Maybe adding a flag, that a cv can be periodic might make it easier to analyze these later. it could somehow replace the PeriodicVolume or parts of it.

It would also be useful for plotting trajectories in phi,psi space. A flip in the periodic position could be easily detected and so could avoid having these flip lines in the phi-psi plots for trajectories.

dwhswenson commented 8 years ago

PeriodicVolume is designed so that the user doesn't need to know what the bounds of the periodic domain are (only the size of the period, and mostly, not even that). The whole point is to remove any concern about the details about the domain of which a periodic CV is implemented. Let's keep that as a target: maybe the user needs to know that an angle has a periodicity of 360 degrees, but the user should never need to worry about whether the internal implementation returns angles between 0 and 360 or between -180 and 180. In fact, if the user wants to display trajectories using bounds -90 to 270, that should also be easy. What I describe below should make that possible, with minimal effort.

Your primary concern is about the time series having large hops (this is the reason you see jump lines when a trajectory wraps), so the issue is not with the CV (which deals with only one snapshot at a single time). Rather, it is with the analysis (which takes a whole time series). When you only know one frame, you can never know whether the previous frame was in this periodic image or a neighboring one. It's when you draw a line between two periodic images that there are problems. So it won't be fixed by a new class of CVs.

The way to fix this is in the analysis, and is based on changes of greater than $L/2$ (where $L$ is the period). My suggestion: add an option to CVs to define a period (default to None), so that all analysis routines have knowledge of the period for the CV. Creating a separate PeriodicCV would require checking the class; adding an attribute to the CV means you just check that attribute.
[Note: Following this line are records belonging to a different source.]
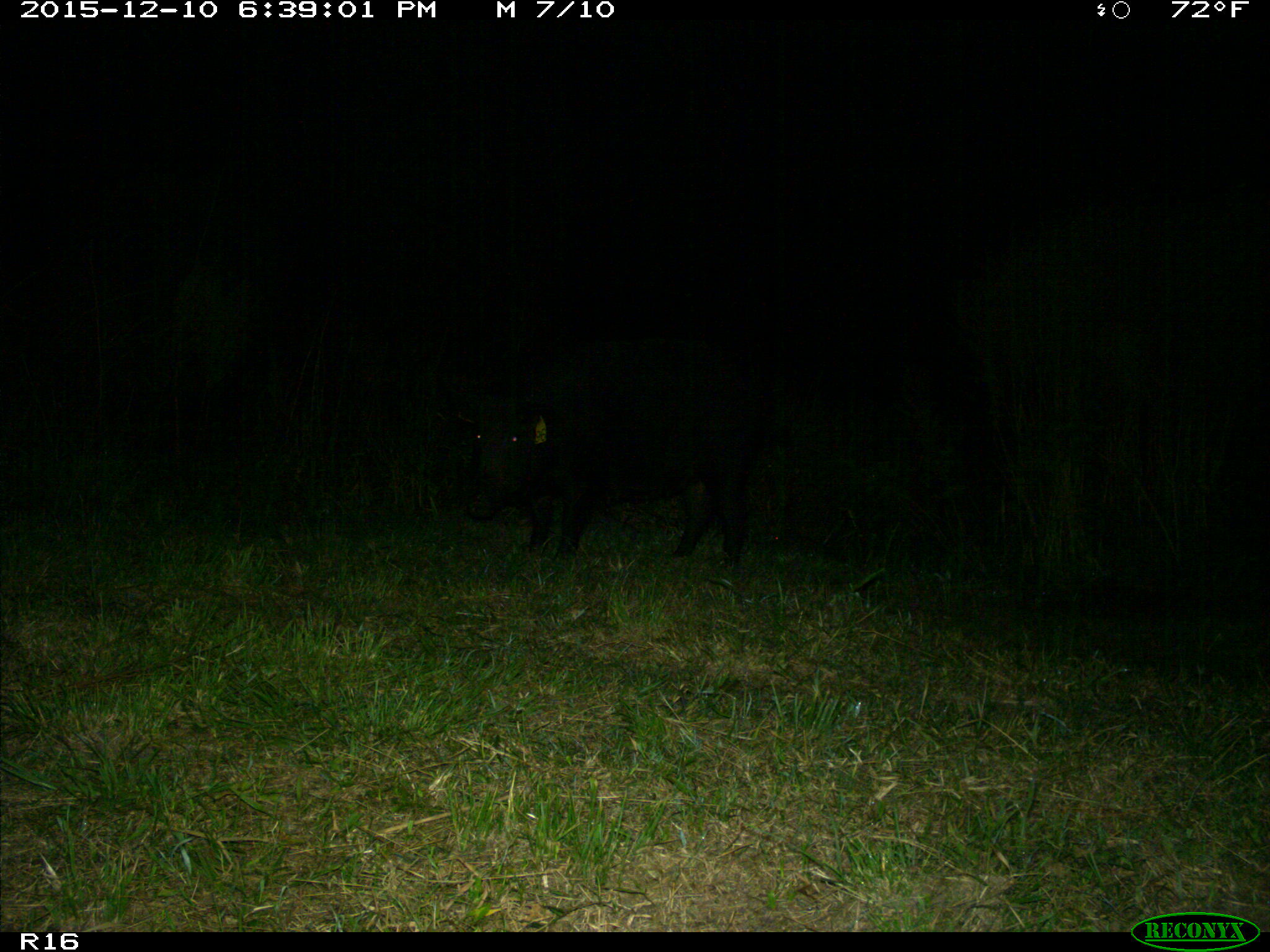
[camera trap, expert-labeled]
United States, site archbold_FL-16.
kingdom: Animalia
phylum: Chordata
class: Mammalia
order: Artiodactyla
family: Suidae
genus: Sus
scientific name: Sus scrofa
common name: wild boar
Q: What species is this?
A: Sus scrofa (wild boar).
For analysis purposes, I would suggest creating a function that unwraps according to a given CV. I'd call it CollectiveVariable.unwrap(self, time_series) and basically, it returns a list by adding/subtracting cv.period every time abs(time_series[i-1] - time_series[i]) > cv.period * 0.5. (Remove the abs to figure out add/subtract.) If a CV isn't periodic, or if the whole trajectory stays in one image, cv.unwrap(cv(traj)) == cv(traj). One important point: it alway trusts that the first number is in the desired periodic image, and just builds a continuous trajectory from there. (See below on drawing routines; this is also why I say it should take a time series of numbers, not a trajectory.)

This will work for normal analysis routines, because it gives you the continuous trajectory. However, it won't work for the drawing routines, where you actually do want to wrap the trajectory into a single periodic image. The cheap and easy way to do it is to modify to drawing routines to split the trajectory into segments, with different segments any time there's a jump of $L/2$ or greater. But in this case, you won't see the line indicating that you've gone out of the visualized periodic image (it will just stop at the last frame in that image; no line extending to the edge). To go out of that, the best thing to do is probably to use the unwrapping function above on versions of the trajectory shifted by a periodic image in each direction: so for a plot of 2 periodic CVs, you'd draw 5 total lines. Then you'll just have to set the viewing bounds to avoid showing much replication.

Trajectory plots of 1 periodic CV are best done with that unwrap function directly, although an approach similar to 2D could be used. Trajectory plots of 2 periodic CVs can be done as described in the previous paragraph. Trajectory plots of 3 periodic CVs gets harder to visualize: I think something analogous to the 2D case can be done, but I'm not 100% sure that it will look good. Plots of 4 or more periodic CVs probably require psychedelic drugs to visualize, so they are beyond the scope of this project.